Industry standards on payments
In the world of journalism, it is generally considered unethical to pay sources for interviews. The Society of Professional Journalists (SPJ), a leading organization in the field, states that journalists should “avoid conflicts of interest, real or perceived” and that “journalists should be free of obligation to any interest other than the public’s right to know.”
Furthermore, many news outlets, including 60 Minutes, have strict policies against paying for interviews. This is to ensure that the integrity of the reporting is not compromised and that the information provided is unbiased and truthful.
Pitfalls of paying sources
There are several reasons why paying sources for interviews can be problematic. Firstly, it can create a conflict of interest for both the journalist and the source.

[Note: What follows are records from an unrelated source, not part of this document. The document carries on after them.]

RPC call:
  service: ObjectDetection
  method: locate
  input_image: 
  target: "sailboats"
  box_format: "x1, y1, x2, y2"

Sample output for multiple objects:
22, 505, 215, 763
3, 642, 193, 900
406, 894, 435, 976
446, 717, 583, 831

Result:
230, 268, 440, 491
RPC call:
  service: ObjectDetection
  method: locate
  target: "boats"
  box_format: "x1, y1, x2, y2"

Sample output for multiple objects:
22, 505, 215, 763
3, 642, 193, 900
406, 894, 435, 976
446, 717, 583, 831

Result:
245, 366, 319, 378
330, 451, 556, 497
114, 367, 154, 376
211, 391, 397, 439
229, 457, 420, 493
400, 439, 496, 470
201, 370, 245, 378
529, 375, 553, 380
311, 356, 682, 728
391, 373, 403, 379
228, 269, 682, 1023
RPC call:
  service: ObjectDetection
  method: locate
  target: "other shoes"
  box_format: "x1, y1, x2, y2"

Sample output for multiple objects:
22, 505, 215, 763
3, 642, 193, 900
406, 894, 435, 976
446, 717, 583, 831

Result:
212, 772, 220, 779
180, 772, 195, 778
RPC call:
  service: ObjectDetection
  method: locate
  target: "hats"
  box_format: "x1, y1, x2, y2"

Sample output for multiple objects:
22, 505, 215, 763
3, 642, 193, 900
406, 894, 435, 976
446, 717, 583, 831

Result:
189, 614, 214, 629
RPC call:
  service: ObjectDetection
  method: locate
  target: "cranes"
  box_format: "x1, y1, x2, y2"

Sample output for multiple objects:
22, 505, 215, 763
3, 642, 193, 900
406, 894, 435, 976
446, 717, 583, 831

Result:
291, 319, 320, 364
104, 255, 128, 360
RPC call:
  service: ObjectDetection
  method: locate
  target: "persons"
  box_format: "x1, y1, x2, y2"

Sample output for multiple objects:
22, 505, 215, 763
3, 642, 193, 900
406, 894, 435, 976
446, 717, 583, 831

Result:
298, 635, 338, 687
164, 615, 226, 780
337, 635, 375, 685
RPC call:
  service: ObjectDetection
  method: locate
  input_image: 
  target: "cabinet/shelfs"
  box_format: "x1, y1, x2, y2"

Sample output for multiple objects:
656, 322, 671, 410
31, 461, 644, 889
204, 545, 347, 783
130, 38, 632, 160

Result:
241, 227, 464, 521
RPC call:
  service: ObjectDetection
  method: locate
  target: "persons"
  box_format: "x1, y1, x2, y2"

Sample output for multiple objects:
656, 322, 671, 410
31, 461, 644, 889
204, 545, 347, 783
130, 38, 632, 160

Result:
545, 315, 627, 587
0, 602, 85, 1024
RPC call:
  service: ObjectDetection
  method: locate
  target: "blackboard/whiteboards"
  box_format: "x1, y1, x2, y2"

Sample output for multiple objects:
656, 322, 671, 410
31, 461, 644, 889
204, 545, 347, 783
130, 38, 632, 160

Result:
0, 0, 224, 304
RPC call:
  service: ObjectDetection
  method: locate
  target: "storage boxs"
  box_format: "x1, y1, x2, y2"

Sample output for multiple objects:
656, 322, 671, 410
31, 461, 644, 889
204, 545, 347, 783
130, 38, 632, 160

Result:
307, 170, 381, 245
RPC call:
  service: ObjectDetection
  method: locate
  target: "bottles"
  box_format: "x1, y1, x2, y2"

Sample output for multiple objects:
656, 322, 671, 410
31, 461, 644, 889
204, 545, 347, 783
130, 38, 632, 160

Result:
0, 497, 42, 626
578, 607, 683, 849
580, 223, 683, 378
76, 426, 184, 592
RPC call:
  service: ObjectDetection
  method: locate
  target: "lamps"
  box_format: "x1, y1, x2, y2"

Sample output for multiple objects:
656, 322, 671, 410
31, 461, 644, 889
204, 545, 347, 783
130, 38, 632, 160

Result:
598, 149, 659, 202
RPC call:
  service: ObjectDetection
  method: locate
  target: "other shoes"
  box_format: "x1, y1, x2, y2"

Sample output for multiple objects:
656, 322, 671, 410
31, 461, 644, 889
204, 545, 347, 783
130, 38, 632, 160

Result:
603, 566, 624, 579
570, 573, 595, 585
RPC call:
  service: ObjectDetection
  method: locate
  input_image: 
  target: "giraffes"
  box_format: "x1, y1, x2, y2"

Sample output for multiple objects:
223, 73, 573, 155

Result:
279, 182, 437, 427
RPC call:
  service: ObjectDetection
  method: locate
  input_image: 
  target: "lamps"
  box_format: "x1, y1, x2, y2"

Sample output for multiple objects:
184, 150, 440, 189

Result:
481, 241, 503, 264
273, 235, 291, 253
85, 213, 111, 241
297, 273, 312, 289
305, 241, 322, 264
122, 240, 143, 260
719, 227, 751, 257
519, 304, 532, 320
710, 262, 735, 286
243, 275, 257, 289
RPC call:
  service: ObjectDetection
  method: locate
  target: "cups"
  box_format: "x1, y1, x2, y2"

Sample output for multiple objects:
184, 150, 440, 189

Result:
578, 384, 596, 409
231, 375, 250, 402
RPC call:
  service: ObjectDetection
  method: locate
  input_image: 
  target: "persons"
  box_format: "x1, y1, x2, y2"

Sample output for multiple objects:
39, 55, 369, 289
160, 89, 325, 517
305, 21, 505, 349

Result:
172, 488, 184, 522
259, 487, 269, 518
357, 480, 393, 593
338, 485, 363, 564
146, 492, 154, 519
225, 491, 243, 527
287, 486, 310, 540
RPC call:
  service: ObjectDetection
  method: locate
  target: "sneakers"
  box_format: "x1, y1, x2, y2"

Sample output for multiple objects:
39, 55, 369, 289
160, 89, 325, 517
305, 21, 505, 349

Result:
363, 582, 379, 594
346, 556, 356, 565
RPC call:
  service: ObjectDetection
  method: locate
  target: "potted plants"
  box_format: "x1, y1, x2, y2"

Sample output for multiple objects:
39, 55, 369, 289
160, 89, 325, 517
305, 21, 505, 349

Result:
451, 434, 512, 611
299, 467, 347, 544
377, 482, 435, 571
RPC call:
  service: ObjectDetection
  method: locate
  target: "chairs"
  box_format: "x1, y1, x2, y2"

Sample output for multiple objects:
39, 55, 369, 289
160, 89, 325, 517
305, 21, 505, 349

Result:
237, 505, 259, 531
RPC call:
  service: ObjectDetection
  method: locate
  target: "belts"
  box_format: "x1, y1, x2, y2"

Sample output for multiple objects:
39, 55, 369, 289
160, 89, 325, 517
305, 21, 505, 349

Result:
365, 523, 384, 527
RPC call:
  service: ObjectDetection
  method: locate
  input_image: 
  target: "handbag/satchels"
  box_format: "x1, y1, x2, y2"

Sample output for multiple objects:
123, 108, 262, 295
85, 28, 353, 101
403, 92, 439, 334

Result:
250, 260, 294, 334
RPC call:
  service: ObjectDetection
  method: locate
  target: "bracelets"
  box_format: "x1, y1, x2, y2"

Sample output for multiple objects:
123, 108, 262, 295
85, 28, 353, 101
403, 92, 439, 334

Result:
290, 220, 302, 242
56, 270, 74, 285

If a source is receiving payment for their story, they may be more inclined to embellish or exaggerate the facts in order to make their story more appealing to the news outlet.
Additionally, paying sources can also undermine the credibility of the news outlet. If it becomes known that a news organization is paying for interviews, it can raise questions about the reliability and objectivity of their reporting.
This can ultimately damage the reputation of both the outlet and the journalists involved.
Justifying payments in rare cases
While the general consensus is against paying for interviews, there are some rare cases where it may be justified. For example, if a source is in significant danger or facing severe repercussions for speaking out, compensating them for their interview may be seen as a way to protect their well-being.
However, even in these exceptional cases, news organizations must carefully consider the potential ethical implications and weigh the importance of the story against the risks of paying for information.
In summary, 60 Minutes has a clear policy against directly paying sources for interviews. However, they do incur significant production costs for high-profile interviews and will occasionally compensate whistleblowers or pay for incidental costs like lodging.
By leveraging CBS News’ vast resources and capitalizing on their huge audience, 60 Minutes is able to land news-making interviews without cutting checks directly to sources.